Update from Europe

Foreign environments exhilarate me. I just got back from Online Educa Berlin and a series of private conversations in Europe. Insights are overflowing my ability to record them and I’m having a ball.

Online Educa Berlin Online Educa Berlin

Online Educa always leaves a special afterglow. Over the course of three days, I conversed with hundreds of colleagues from forty or fifty countries. I used to say that after conversation, the most important learning accelerant was beer. I’ve changed my mind. Riesling is a more effective learning lubricant.

Online Educa Berlin Online Educa Berlin

This year’s highlight was the debate. Donald Clark and Jef Staes convinced an audience filled with academics that “banning schools and universities from awarding degrees and diplomas would improve both competence development and lifelong learning.” Read Donald’s take on the debate here. As recently as a year ago, this outcome would have been impossible.

Online Educa Berlin Online Educa Berlin

The eloquent opening keynotes by Mark Milliron (Western Governors Univesity) and Sir Michael Barber (Pearson) undoubtedly softened up the debate audience. College and universities that fail to change face extinction.

So many friends, too little time.

Online Educa Berlin Online Educa Berlin

Online Educa Berlin Online Educa Berlin

After Berlin, I flew to Frankfurt. At an outrageously tasty Italian restaurant, TULSER‘s Jos Arets and Vivian Heijnen and I brainstormed plans to help people be healthy, happy, and productive:

Frankfurt Frankfurt

Stay tuned.

Travel has its up and downs. The biggest downer was United Air Lines. I flew UAL back because I qualified for more legroom – “economy plus.” I don’t know how UAL stays in business.

United Air Lines United Air Lines

Pre-arrival lunch consisted of a bag of potato chips, an inedible cold cheese and turkey roll, a packet of mustard, and a small piece of candy.

“I can’t believe you serve this incredibly unhealthy food,” I told the cabinet attendant as I handed back my untouched meal.

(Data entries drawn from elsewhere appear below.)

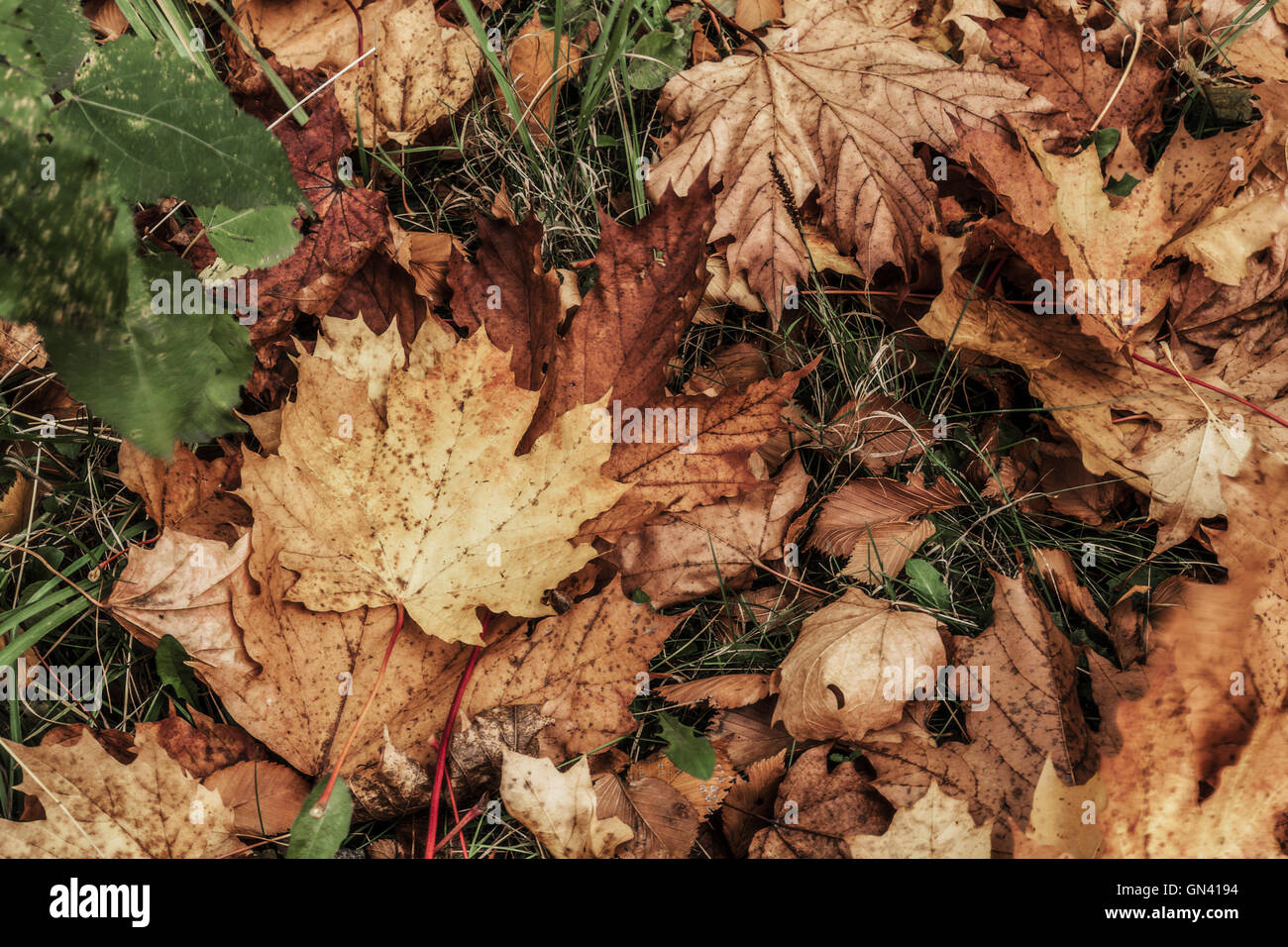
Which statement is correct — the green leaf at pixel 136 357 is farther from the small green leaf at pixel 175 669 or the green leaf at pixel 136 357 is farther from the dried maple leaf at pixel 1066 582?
the dried maple leaf at pixel 1066 582

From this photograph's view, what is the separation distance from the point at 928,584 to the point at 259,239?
1.58 m

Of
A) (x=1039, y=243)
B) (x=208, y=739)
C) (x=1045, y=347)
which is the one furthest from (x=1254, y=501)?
(x=208, y=739)

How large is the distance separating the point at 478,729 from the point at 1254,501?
1524 mm

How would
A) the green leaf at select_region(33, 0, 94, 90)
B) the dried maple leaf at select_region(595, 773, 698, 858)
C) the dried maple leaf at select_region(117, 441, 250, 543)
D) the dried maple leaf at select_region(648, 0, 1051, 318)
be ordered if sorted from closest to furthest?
the green leaf at select_region(33, 0, 94, 90) → the dried maple leaf at select_region(595, 773, 698, 858) → the dried maple leaf at select_region(117, 441, 250, 543) → the dried maple leaf at select_region(648, 0, 1051, 318)

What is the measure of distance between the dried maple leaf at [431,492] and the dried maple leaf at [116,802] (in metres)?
0.38

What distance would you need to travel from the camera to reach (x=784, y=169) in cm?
194

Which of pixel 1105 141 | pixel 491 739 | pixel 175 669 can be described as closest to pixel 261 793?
pixel 175 669

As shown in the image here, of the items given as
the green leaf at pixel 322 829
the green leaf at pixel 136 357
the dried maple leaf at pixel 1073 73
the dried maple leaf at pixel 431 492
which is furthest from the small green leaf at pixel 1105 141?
the green leaf at pixel 322 829

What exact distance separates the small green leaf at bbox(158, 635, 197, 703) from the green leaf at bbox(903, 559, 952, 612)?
152 centimetres

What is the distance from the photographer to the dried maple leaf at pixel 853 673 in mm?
1583

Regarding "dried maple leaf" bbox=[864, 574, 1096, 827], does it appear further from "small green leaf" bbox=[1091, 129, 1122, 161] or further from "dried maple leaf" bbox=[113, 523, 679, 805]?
"small green leaf" bbox=[1091, 129, 1122, 161]

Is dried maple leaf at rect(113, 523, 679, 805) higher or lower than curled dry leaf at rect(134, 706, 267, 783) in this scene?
higher

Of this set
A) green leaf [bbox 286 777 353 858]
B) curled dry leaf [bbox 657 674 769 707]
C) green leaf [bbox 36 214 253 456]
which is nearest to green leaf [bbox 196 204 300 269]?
green leaf [bbox 36 214 253 456]

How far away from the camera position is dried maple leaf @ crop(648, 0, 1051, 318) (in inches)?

“I can’t either,” she replied. “It’s worse when flying the other direction, and there’s nothing I can do about it. You have more power to fix this than I do, but you don’t have much power either.”

Unlike my Lufthansa flight to Europe, United charges for wine and beer. I paid $7 for a plastic bottle of mediocre red. Also, there’s no individual entertainment. Everyone watches the same movie. I told the cabin attendant I was going to cut my Gold Premier card in pieces and send it to UAL management. She wished me luck.

At the opposite extreme, the Hotel Spenerhaus in Frankfurt was a dream. I had a small but adequate room. Squeaky clean. Across from a church but they’d considerately provided ear plugs. Free Gummi bears on the pillow. Free peanuts on my desk in the afternoon. Fine free breakfast. Free newspaper. Free apples on the counter.

When I checked in, I asked about Wi-Fi. Free. “You are our guest,” said the manager. Recommendations for dinner? A great tapas bar two blocks away the first night. The Italian restaurant served the marvelous antipasti pictured above with lunch. (We returned that evening for pasta with fresh white truffles.) Two blocks from the cathedral. Three blocks from the Christmas market. Surrounded by art galleries and antique stores. Wunderbar.

The function of business is to delight the customer. Hotel Spenerhaus gets it. United Air Lines doesn’t. United says “United is the world’s leading airline and is focused on being the airline customers want to fly, the airline employees want to work for and the airline shareholders want to invest in.” Ha! I bet UAL doesn’t exist ten years from now.